The US, which is the third-biggest defaulter, has promised to clear its debt of pounds 66,000, but Russia's position is less clear. One possibility is that cash-strapped Moscow, which has taken the old Soviet Union's ISO seat and its pounds 123,000 debt, could pay it off in instalments.

The ISO's chief executive, Alfredo Ricart, said: 'Members have supported the organisation and made it clear that they want to continue with it. I don't envisage the worst.'

The ISO, which is established by treaty, carries out invaluable statistical and analytical work, as well as providing a discussion forum for sugar-trading countries. One regular question is whether to negotiate a new International Sugar Agreement with price-control provisions.

When last considered, this option was turned down and the new agreement, which is scheduled to come into force for five years from 1 January, is simply an administrative treaty. This means that, like the present accord, it confers no powers on the ISO to regulate the market, but it gives member governments the political authority to initiate the search for a replacement that does have economic provisions - if this is ever deemed necessary.

The last agreement with price-stabilisation powers expired in 1984. This was followed by sugar's slump in price to its lowest level.

Yet the new accord is not guaranteed to come into force because few governments will renew their ISO membership until the present cash crisis is settled. The pact needs the support of countries holding 60 per cent of the votes allocated at the Geneva negotiating conference for it to take over automatically from 1 January.
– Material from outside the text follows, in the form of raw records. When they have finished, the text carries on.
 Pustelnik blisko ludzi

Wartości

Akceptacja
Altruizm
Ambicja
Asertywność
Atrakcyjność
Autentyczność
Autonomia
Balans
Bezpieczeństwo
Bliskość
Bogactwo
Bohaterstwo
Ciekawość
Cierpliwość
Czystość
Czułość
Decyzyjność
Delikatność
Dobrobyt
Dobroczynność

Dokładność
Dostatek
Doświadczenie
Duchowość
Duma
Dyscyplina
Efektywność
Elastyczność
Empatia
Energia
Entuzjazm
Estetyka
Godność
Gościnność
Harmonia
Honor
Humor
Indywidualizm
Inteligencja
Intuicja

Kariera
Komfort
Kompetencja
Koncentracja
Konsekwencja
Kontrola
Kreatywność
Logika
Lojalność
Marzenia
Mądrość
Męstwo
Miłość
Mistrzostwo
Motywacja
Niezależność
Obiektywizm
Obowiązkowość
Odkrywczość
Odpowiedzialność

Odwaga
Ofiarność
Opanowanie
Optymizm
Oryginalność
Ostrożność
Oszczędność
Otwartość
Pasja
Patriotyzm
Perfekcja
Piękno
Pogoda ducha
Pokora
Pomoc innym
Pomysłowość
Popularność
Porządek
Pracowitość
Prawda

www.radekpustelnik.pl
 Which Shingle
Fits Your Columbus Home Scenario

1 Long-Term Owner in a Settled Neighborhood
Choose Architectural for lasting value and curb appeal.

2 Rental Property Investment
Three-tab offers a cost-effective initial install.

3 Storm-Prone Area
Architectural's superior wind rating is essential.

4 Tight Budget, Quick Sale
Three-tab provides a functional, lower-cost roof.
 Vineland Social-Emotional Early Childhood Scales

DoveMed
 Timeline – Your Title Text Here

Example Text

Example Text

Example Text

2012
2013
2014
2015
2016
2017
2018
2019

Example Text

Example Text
Reaching this figure may be difficult, because Washington, which holds 9 per cent, has said it will not join the new pact, because it wanted the ISO transformed into a simple commodity study group, with no political dimension.

There is a fear, says FO Licht, the German sugar analyst, that some Latin American countries that have close sugar-trading relation with the US could follow suit.

So, although the short-term threat to the ISO's survival will be lifted if Brazil pays up this month, a longer-term one remains.

In an attempt to remove it, Mr Ricart is making economies to ensure that Washington's absence will not push up the cost of ISO membership for other countries and so deter them from joining.

He plans to cut the ISO's budget to just over pounds 700,000 next year from pounds 1.1m by making redundancies, reducing the number of meetings and trimming the secretariat's activities, which are mainly collecting statistics, analysing market trends and forecasting production and consumption.

These services are vital in helping the trade to assess likely future price movements and adjust to changes in supply and demand.

The big changes that the ISO has charted over recent years include the fall in imports, the growth in competition from other sweeteners and white sugar's increased share of international trade at the expense of raws.

The most recent ISO research has highlighted Asia's growing importance in the sugar market. Today the region acccounts for 32 per cent of world sugar output (24 per cent 10 years ago) and this widening of the geographical production base has reduced the sugar market's vulnerability to supply disruptions elsewhere.

Production in India, Thailand and China alone is expected to rise by more than 3 million tonnes this season, more than offsetting falls in Cuba and the CIS and keeping the world market oversupplied for the third year running. Another surplus is on the cards for 1992-93.

There is no doubt that understanding the world sugar economy will be more difficult if the ISO disappears. This should not be allowed to happen for the want of a few hundred thousand pounds.